Wednesday, July 26, 2006

HIV rate falls in Zim

HIV/AIDS prevalence rate continued to decline to 21 percent this year in Zimbabwe as more and more people changed their sexual behavior, Zimbabwean Health and Child Welfare Minister David Parirenyatwa has said.

One little problem: If people change their bahavior, the rate stays the same.
There are three ways to make the rate go down.

One: People with HIV migrate. The previous story noted that one quarter of it's people migrated. Since people who migrate tend to be healthy, they could not have AIDS but could be HIV positive (depends on how you make the diagnosis).
On the other hand, HIV is more common among the young and better educated, which is the same group that would be able to migrate.

Two: You increase the baseline population of HIV negative people. In other words, you have lots and lots of babies. This increases the negative numbers so the postive percentage goes down.

Three People with HIV die.
Alas, there has been a famine, and those with HIV are more prone to die of minor infections or of things like TB. With the decrease in money for drugs, with the emigration of doctors and nurses, with the flight to the rural areas where there is less medical treatment, and with poor nutrition, one would expect that many people with HIV would die of other diseases.
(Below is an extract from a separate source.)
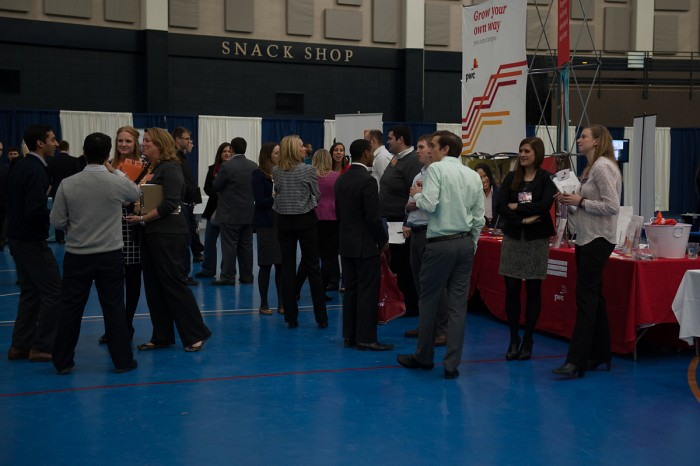 Students mingle with employers at the Career Center's winter career and internship fair. For this year's fair, Notre Dame hosted Deloitte, General Electric and others in the Joyce Center.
At a recent technological conference in Bulawayo, the second largest city of Zimbabwe, Parirenyatwa said his country had seen a remarkable decline in the prevalence rate from 31 percent in 1999 to 21 percent this year.


He urged researchers to explore the use of traditional medicines for the treatment of HIV/AIDS-related illnesses and improve the effectiveness of anti-retrovirals.

Of course there is no proof they work but it looks nice on paper.